TEXTE DU DOCUMENT:
****
Celui-ci est constitué d'un ensemble d'organes extraordinaires de
contrôle de l'Administration se situant en dehors des procédures
habituelles de recours, à qui on peut présenter des litiges
opposant particuliers et Administration et qui ont au maximum le pouvoir de
donner un avis sur ces litiges. Sa saisine est dénuée de tout
formalisme.
L'ombudsman est généralement une personne
indépendante de l'Administration, extérieure à celle-ci,
mais bénéficiant d'un privilège total d'information sur ce
qui se passe à l'intérieur de l'Administration132.
Cette autorité neutre, éclaire les citoyens sur leurs droits et
sur leur situation à l'égard de l'Administration. C'est un
véritable instrument contre l'arbitraire administratif. Par ailleurs,
pour mieux cerner la notion de médiation il convient de la
définir négativement par comparaison à des notions
voisines.
La doctrine s'est attachée à cet exercice qui
permet de mieux analyser la médiation et de déterminer ses liens
à d'autres institutions133. La médiation s'inscrit en
effet dans les modes alternatifs de règlement des conflits qui se
déclinent en plusieurs institutions.
****
VOS TÂCHES:
(a) Recopiez le passage du texte sur l'ombudsman qui va de « Celui-ci est constitué » jusqu'à « formalisme. », en substituant « différends » à « litiges ».
(b) Dites, pour chacune des affirmations suivantes, si elle concorde avec le texte sur l'ombudsman. Répondez par oui ou non et citez les mots décisifs. (i) L'ombudsman est en général extérieur à l'Administration. (ii) La saisine de l'organe décrit exige des formalités strictes. (iii) Le texte propose de définir la médiation en la comparant à des notions voisines.
Répondez en vous fondant uniquement sur le texte sur l'ombudsman.

SECTION DES DONNÉES:
****
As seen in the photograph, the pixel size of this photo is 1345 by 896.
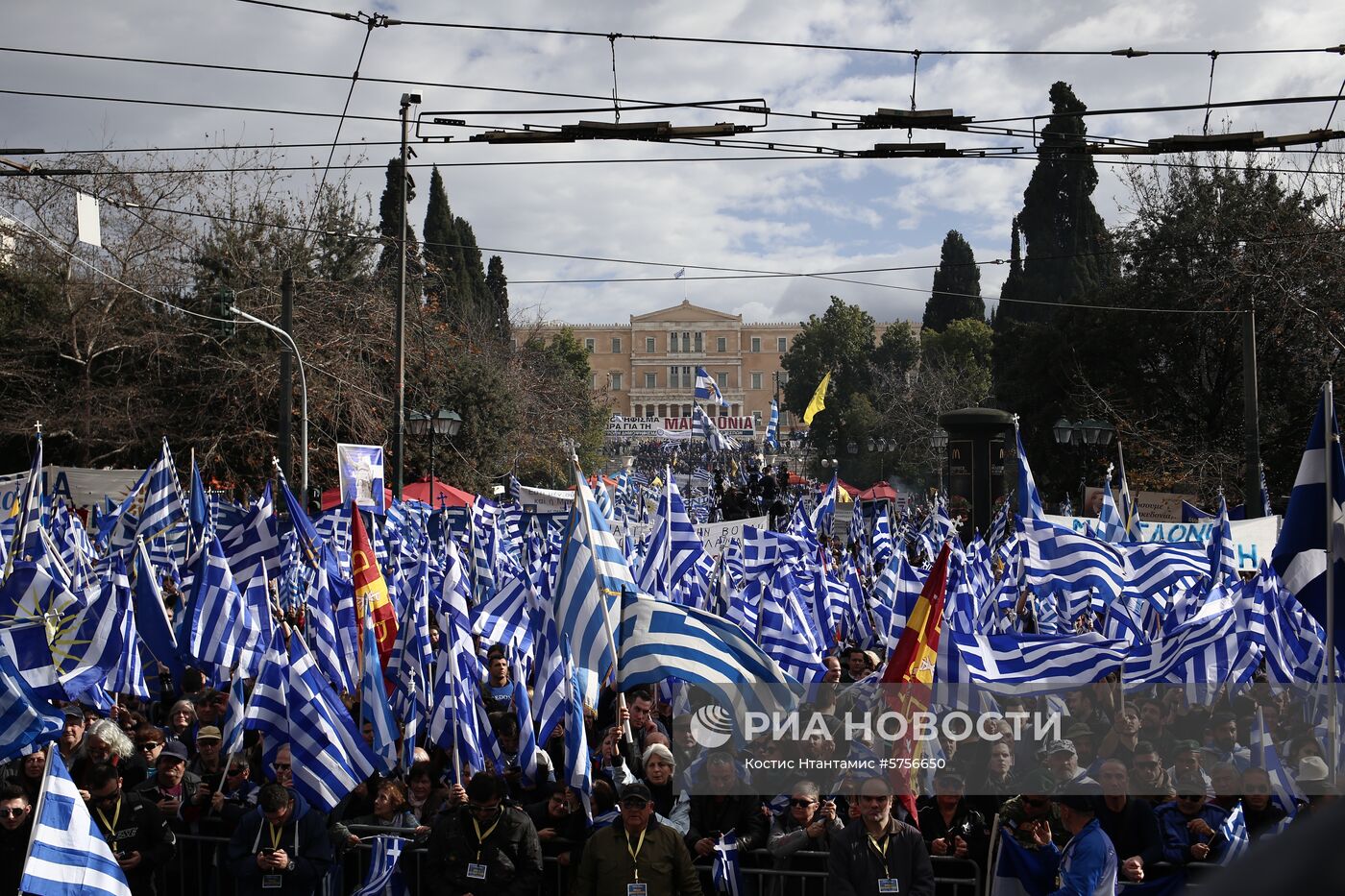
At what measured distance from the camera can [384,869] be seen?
22.1 ft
****
LES RÉSULTATS:
(a)
Celui-ci est constitué d'un ensemble d'organes extraordinaires de
contrôle de l'Administration se situant en dehors des procédures
habituelles de recours, à qui on peut présenter des différends
opposant particuliers et Administration et qui ont au maximum le pouvoir de
donner un avis sur ces différends. Sa saisine est dénuée de tout
formalisme.

(b)
(i) Oui : « indépendante de l'Administration, extérieure à celle-ci ».
(ii) Non : « Sa saisine est dénuée de tout formalisme ».
(iii) Oui : « il convient de la définir négativement par comparaison à des notions voisines ».